Mr. Derrick Barton began his speech by subscribing to Dr. Gopalkrishnan’s views that employees leave their bosses and not their companies. He urged the managers to make a difference to their organization. He alluded to the fact that Jeff Immet ceased the practice of removing the bottom 10% of the employees, as that was not worth their time and resources. He deduced from this that even a great organization like GE is forced to change their practices of dealing with their employees for better management.
He involved the audience in different games and participatory sessions, the objective of which was to find out what made people stay at their jobs. The results once again proved that it was largely the work variables and some managerial activities that were critical.
He underscored several ideas during his speech which can be summed up in the following lines:
· General understanding of managers should be crystal clear. They have to know what they are doing.
· Managers have to play an active role and involve employees to engage and retain.
· If the employees do not get the right feedback, they do not get close to the organization.
· It makes a difference when managers think about each employee.
Ms. Jo Verde stressed on the importance of HR as a business function. According to her, “HR is not fluff, it is a critical business process involving three critical areas; job, leader, & organization.” She stressed on the importance of all the members of the team having similar values which would result in business engagement driven by passion saying, “Any system you put in place is as good as the people who use that system and are administering it.”
Mr. E. Balaji talked about approaches to employee management and on the menace of post offer drop-outs. Emphasized on the poll of 23,000 employees cited in Stephen Covey’s -“The 8th Habit” where only 37 percent said they have a clear understanding of what their organization is trying to achieve.
Mr.

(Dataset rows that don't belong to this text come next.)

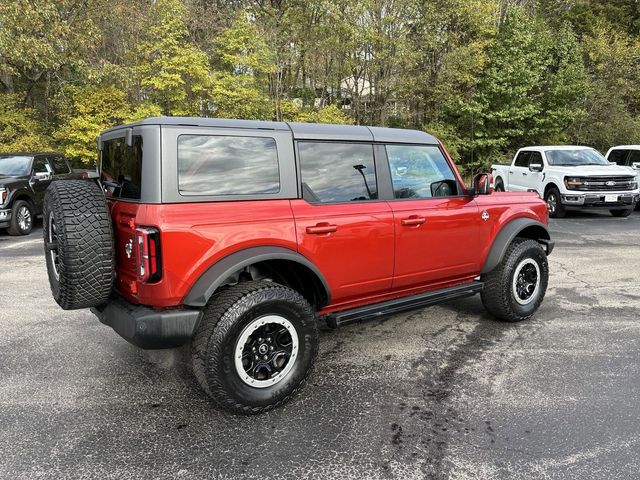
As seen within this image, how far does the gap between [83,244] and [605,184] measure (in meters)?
12.6

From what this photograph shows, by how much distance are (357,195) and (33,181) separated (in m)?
9.87

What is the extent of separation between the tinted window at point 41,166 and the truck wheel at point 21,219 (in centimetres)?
100

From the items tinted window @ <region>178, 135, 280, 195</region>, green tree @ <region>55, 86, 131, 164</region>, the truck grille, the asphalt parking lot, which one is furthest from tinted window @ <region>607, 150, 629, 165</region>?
green tree @ <region>55, 86, 131, 164</region>

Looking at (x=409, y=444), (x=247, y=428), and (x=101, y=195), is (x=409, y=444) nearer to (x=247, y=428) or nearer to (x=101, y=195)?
(x=247, y=428)

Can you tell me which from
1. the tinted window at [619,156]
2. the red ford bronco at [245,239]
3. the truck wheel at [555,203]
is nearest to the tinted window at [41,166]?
the red ford bronco at [245,239]

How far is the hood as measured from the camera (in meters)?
12.0

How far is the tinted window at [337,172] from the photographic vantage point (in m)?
3.57

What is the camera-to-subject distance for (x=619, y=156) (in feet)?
48.4

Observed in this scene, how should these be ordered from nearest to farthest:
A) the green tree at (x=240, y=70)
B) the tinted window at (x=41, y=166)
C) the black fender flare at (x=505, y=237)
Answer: the black fender flare at (x=505, y=237)
the tinted window at (x=41, y=166)
the green tree at (x=240, y=70)

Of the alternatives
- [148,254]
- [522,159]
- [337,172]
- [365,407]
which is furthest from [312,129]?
[522,159]

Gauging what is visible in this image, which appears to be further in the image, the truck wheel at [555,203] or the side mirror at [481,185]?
the truck wheel at [555,203]

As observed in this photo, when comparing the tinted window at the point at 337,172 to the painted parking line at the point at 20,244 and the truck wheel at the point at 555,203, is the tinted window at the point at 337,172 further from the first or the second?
the truck wheel at the point at 555,203

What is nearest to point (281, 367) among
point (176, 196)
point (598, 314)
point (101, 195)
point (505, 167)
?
point (176, 196)

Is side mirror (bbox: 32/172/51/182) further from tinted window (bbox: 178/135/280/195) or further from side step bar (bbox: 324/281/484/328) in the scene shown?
side step bar (bbox: 324/281/484/328)
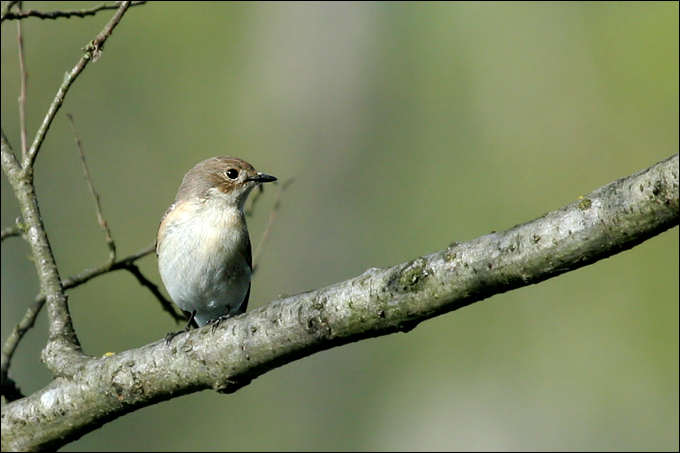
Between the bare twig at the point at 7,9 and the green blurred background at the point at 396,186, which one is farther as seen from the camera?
the green blurred background at the point at 396,186

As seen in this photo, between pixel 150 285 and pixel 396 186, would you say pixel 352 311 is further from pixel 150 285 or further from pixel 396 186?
pixel 396 186

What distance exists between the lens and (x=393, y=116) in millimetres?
15453

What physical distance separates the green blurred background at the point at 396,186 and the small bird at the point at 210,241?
6167 millimetres

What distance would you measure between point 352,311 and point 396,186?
13.4m

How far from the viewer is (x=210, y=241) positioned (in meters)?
5.37

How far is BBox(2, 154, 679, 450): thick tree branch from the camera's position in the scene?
7.58 ft

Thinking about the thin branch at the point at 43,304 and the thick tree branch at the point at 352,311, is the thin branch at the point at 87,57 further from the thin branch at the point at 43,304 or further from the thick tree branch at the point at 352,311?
the thick tree branch at the point at 352,311

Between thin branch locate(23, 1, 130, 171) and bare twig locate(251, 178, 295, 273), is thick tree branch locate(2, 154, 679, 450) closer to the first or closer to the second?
thin branch locate(23, 1, 130, 171)

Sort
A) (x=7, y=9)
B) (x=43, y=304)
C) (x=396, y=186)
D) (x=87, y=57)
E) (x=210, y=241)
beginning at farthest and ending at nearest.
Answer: (x=396, y=186) → (x=210, y=241) → (x=43, y=304) → (x=7, y=9) → (x=87, y=57)

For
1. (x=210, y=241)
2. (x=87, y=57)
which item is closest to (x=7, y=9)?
(x=87, y=57)

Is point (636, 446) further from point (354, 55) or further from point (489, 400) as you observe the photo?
point (354, 55)

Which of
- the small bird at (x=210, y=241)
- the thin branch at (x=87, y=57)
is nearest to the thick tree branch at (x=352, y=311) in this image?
the thin branch at (x=87, y=57)

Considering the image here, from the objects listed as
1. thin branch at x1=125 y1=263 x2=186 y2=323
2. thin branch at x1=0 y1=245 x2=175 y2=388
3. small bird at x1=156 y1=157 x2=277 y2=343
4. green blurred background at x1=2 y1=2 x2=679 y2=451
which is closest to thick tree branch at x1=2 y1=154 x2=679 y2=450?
thin branch at x1=0 y1=245 x2=175 y2=388

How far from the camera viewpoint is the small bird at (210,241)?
211 inches
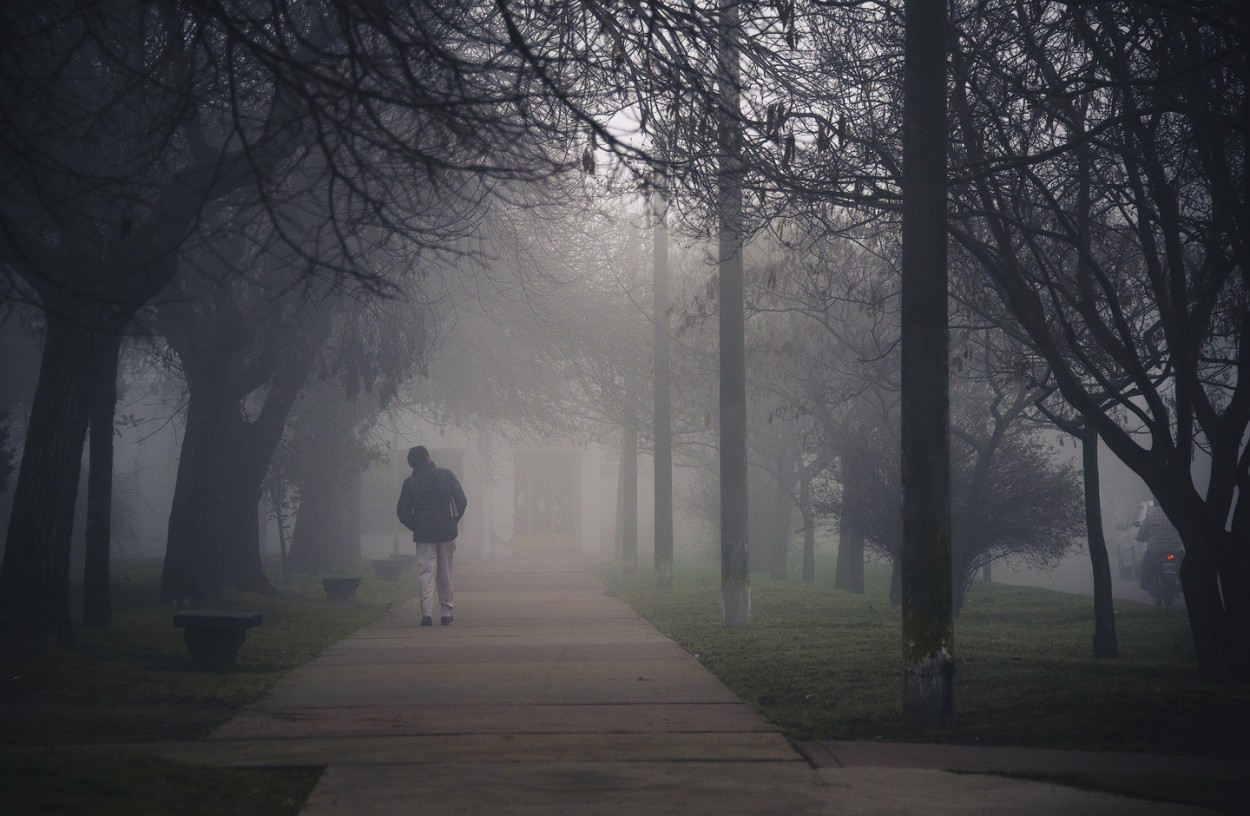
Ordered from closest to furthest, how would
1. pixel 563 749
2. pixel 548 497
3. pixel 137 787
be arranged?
pixel 137 787 < pixel 563 749 < pixel 548 497

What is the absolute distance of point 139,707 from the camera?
800 centimetres

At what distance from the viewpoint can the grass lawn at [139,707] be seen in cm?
491

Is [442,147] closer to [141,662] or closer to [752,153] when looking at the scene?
[752,153]

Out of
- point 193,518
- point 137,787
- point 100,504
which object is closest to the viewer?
point 137,787

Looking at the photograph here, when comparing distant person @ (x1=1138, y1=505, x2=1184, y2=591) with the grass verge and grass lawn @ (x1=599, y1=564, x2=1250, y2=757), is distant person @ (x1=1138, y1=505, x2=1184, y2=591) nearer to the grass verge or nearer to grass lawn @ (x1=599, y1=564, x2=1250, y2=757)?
grass lawn @ (x1=599, y1=564, x2=1250, y2=757)

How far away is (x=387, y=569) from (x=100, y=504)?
13.0 meters

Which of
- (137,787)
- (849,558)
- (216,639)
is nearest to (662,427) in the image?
(849,558)

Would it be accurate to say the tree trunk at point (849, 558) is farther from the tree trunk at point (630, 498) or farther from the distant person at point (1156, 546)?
the distant person at point (1156, 546)

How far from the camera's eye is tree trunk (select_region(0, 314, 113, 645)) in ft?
33.2

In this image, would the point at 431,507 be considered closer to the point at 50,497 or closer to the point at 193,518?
the point at 193,518

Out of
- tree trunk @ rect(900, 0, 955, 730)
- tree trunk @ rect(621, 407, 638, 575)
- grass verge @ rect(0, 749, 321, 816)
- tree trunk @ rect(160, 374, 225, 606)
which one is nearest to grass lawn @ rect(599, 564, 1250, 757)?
tree trunk @ rect(900, 0, 955, 730)

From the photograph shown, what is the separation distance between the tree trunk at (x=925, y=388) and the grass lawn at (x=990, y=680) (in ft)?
1.31

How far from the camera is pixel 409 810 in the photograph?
5.07 m

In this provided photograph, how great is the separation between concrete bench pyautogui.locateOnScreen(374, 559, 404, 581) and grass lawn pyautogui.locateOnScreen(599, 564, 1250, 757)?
406 inches
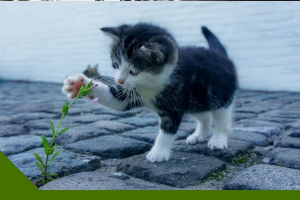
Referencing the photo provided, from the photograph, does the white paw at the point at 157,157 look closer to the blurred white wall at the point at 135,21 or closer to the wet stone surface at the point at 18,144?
the wet stone surface at the point at 18,144

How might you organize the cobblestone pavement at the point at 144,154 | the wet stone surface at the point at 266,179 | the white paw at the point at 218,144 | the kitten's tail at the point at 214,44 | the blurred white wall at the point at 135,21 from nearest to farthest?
1. the wet stone surface at the point at 266,179
2. the cobblestone pavement at the point at 144,154
3. the white paw at the point at 218,144
4. the kitten's tail at the point at 214,44
5. the blurred white wall at the point at 135,21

Rajeev Kumar believes that “Retention is a day in and day out process”. Speaking on the role of HR software in retaining talent, he said “technology can be an aid to overall management.” He talked about how the effective working of a differentiated hr pattern and gave a 10-20-70 module – 10 percent on classroom training, 20 percent to mentorship and coaching and 70 percent on job program. Using these tools he emphasized that,” we must become as good at developing great people as we are at developing great software”.
According to Mrs. Lekha Sista , the goal of strategic talent management is to ensure “ that every individual takes a lead to move forward”.
The gist could be summed up in Mr. Derrick Burton’s words to managers that it is extremely important to “Make work count for the individual” in order to retain talent in your organization.